I spend so much time tracking down templates, because I just plain don’t know enough about what people want (v. what I guess they want). Many people don’t ask because of shyness and/or being able to picture enough about the task to get by.

What about those whose visual-spatial struggles require more explanation—what of that in education? We sometimes need points of access to shape the beautiful, important, powerful ideas we deserve to express.

Please help us do this in positive ways, and listen to the needs we have. We can’t help our visual-spatial struggles, but our experiences learning can improve with these resources.

The Isolation of Abuse

March 12, 2011

I recently watched “The Narrow Bridge,” a film about a young man’s gradual decision to talk about the abuse he experienced as a child in a spiritual community.  The acting and writing are basic, but it’s still a good, important story.  This isn’t NLD-related, except insofar as the fact that people with learning differences are at special risk for abuse, and abuse is all too common.  So I post these links, in part because the music’s so beautiful, in part to help people understand these occurrences and what they do to someone even years later.  PTSD has incredibly long lives.  Also, I always make sure all links and blog content are appropriate for virtually all age groups (PG).  So even though I discuss some experiences in adult life, I maintain PG-related topic treatment.

“Time After Time”

March 12, 2011

Cyndi Lauper’s “Time After Time”:

Frustrations with Family Members

March 12, 2011

I have a socially challenged family. Awkward social antics are commonplace. I was not taught proper social behavior. If we were together for dinner, my family read at the dinner table. Thus, I didn’t learn how to have conversations. So my family is horribly insensitive to my NLD struggles. They basically don’t realize what NLD does, how it makes me more exhausted, how I need help understanding some of the visual-spatial problems, et cetera. I guess they’re not capable of these skills, but I still feel angry, as I didn’t get the social coaching any kid needs, but someone with NLD more than requires.

These days I attend speech therapy, even though it’s a long commute, and I just plain can’t do all the things I’m supposed to work on. Progress is painfully slow. Often, my family’s been most of my social exposure, but many of the examples they’ve set have been confusing or counterproductive, let alone insensitive to my special, NLD-related problems. So many times, I just feel more stressed at family events. You see, my family doesn’t act much like a family, and not towards me. Friends are quite unusual, even though I’m open to making more. And a dating relationship–despite being thickly in the age when marriages are expected–feels obsolete.
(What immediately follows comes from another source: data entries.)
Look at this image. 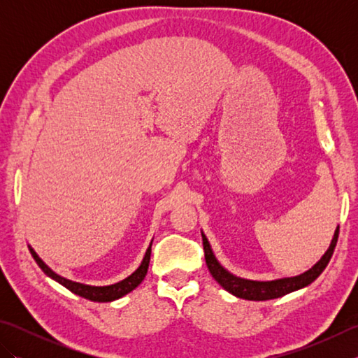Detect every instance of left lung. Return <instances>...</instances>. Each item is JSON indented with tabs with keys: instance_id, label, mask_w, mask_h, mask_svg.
<instances>
[{
	"instance_id": "obj_1",
	"label": "left lung",
	"mask_w": 358,
	"mask_h": 358,
	"mask_svg": "<svg viewBox=\"0 0 358 358\" xmlns=\"http://www.w3.org/2000/svg\"><path fill=\"white\" fill-rule=\"evenodd\" d=\"M201 238H203L206 264L209 268L210 275L215 278L217 283L222 286L224 291L238 296V299L250 300V301H264V300L280 299V296H283L286 294H291V292L299 291V289L306 287L313 283L318 275H320L326 266H328L331 257L334 254V249H336L337 238H338V226L336 232H334V237L328 250H326L320 260H318L313 268L295 277H283V278L266 280V281L249 280V278H241V277L234 275V273H231L224 268V266H222V263L217 260L214 250L210 248V243L203 231H201Z\"/></svg>"
}]
</instances>
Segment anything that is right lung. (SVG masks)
Returning a JSON list of instances; mask_svg holds the SVG:
<instances>
[{
    "label": "right lung",
    "mask_w": 358,
    "mask_h": 358,
    "mask_svg": "<svg viewBox=\"0 0 358 358\" xmlns=\"http://www.w3.org/2000/svg\"><path fill=\"white\" fill-rule=\"evenodd\" d=\"M154 241V240H152ZM152 241L150 245L146 250V254H144L143 260L140 263L138 268H136L131 275L126 277L124 280L118 281V283H113V285H108V286H92V285H85V283H78V281H72L69 278H64L62 275H58L57 272H53L48 264H45L40 255H38L34 248L29 245V250L30 254H32L34 260L36 262V264L40 266L41 271L45 273V275L50 277L52 280H55L57 283H59L62 286H64L66 289H69L71 292L77 294L83 299H87L90 301H98V303H108V301H113V300H118L121 296L127 295L129 292H132L134 289L138 286L141 281L144 280L148 273V268H149V262H150V248H152Z\"/></svg>",
    "instance_id": "add662e5"
}]
</instances>
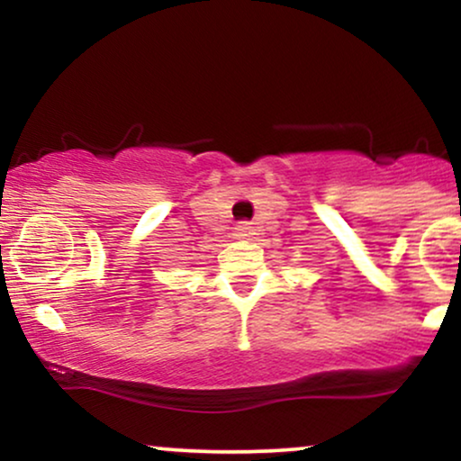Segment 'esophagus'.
<instances>
[{
	"label": "esophagus",
	"instance_id": "34e87169",
	"mask_svg": "<svg viewBox=\"0 0 461 461\" xmlns=\"http://www.w3.org/2000/svg\"><path fill=\"white\" fill-rule=\"evenodd\" d=\"M251 235H254V226H251L249 222L237 224V229H235V237L237 239H249Z\"/></svg>",
	"mask_w": 461,
	"mask_h": 461
}]
</instances>
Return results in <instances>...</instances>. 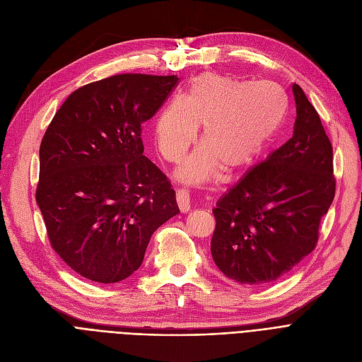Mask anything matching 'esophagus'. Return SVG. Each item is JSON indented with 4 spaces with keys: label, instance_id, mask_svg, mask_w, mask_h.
<instances>
[{
    "label": "esophagus",
    "instance_id": "34e87169",
    "mask_svg": "<svg viewBox=\"0 0 362 362\" xmlns=\"http://www.w3.org/2000/svg\"><path fill=\"white\" fill-rule=\"evenodd\" d=\"M176 201H177V205L180 208L182 213H186L191 210V198H189V192L186 191V189L180 187L176 191Z\"/></svg>",
    "mask_w": 362,
    "mask_h": 362
}]
</instances>
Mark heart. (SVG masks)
<instances>
[{
	"mask_svg": "<svg viewBox=\"0 0 362 362\" xmlns=\"http://www.w3.org/2000/svg\"><path fill=\"white\" fill-rule=\"evenodd\" d=\"M286 112L288 98L279 86L206 71L192 81L182 100L171 98L164 105L154 123V139L164 160L179 163L202 127L205 148L182 165L179 176L205 182L218 167L235 175L258 161Z\"/></svg>",
	"mask_w": 362,
	"mask_h": 362,
	"instance_id": "b5f03b06",
	"label": "heart"
}]
</instances>
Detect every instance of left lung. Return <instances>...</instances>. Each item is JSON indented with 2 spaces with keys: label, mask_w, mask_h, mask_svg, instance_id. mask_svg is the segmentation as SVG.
<instances>
[{
  "label": "left lung",
  "mask_w": 362,
  "mask_h": 362,
  "mask_svg": "<svg viewBox=\"0 0 362 362\" xmlns=\"http://www.w3.org/2000/svg\"><path fill=\"white\" fill-rule=\"evenodd\" d=\"M293 136L252 167L213 210L211 255L229 279L257 286L311 254L336 192L333 146L299 85Z\"/></svg>",
  "instance_id": "8db88e82"
}]
</instances>
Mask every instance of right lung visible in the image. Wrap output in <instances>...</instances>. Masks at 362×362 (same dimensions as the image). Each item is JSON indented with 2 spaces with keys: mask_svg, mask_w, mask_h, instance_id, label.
Returning <instances> with one entry per match:
<instances>
[{
  "mask_svg": "<svg viewBox=\"0 0 362 362\" xmlns=\"http://www.w3.org/2000/svg\"><path fill=\"white\" fill-rule=\"evenodd\" d=\"M177 82L123 73L88 83L69 95L45 132L36 202L52 250L88 280L117 283L135 273L152 233L180 213L141 138Z\"/></svg>",
  "mask_w": 362,
  "mask_h": 362,
  "instance_id": "1",
  "label": "right lung"
}]
</instances>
As a family friend recently said, “you’re a beautiful young woman–you don’t have a boyfriend,” and I had to say no. Men don’t really acknowledge me. They may comment on my appearance, but don’t really try to know me. Luckily I’m very comfortable being single–much as a single young woman can be in our pressured times–but every holiday, I feel sad, as I know couples are planning romantic dinners, where they will celebrate their relationships. I’m glad for them, but sad for me. Year after year, I see the same thing again–me the wallflower on the side, writing about people instead of relating to them, a little like Emily Dickinson, wars in books, metaphors I play with. It’s easy to feel, in our impersonal times, that people around me don’t care, at least not in the ways I need, and don’t consider knowing me.

Day after day, I suffer from seeing the social realms other people experience. And so I feel stuck. If I could do some things again, I’d attend a smaller college where I could more easily make friends. I would also pick a major with more communication requirements. And I would never have stopped my musical activities. My family is unable to, or won’t, provide the social support I need. So I wallow in hope and despair.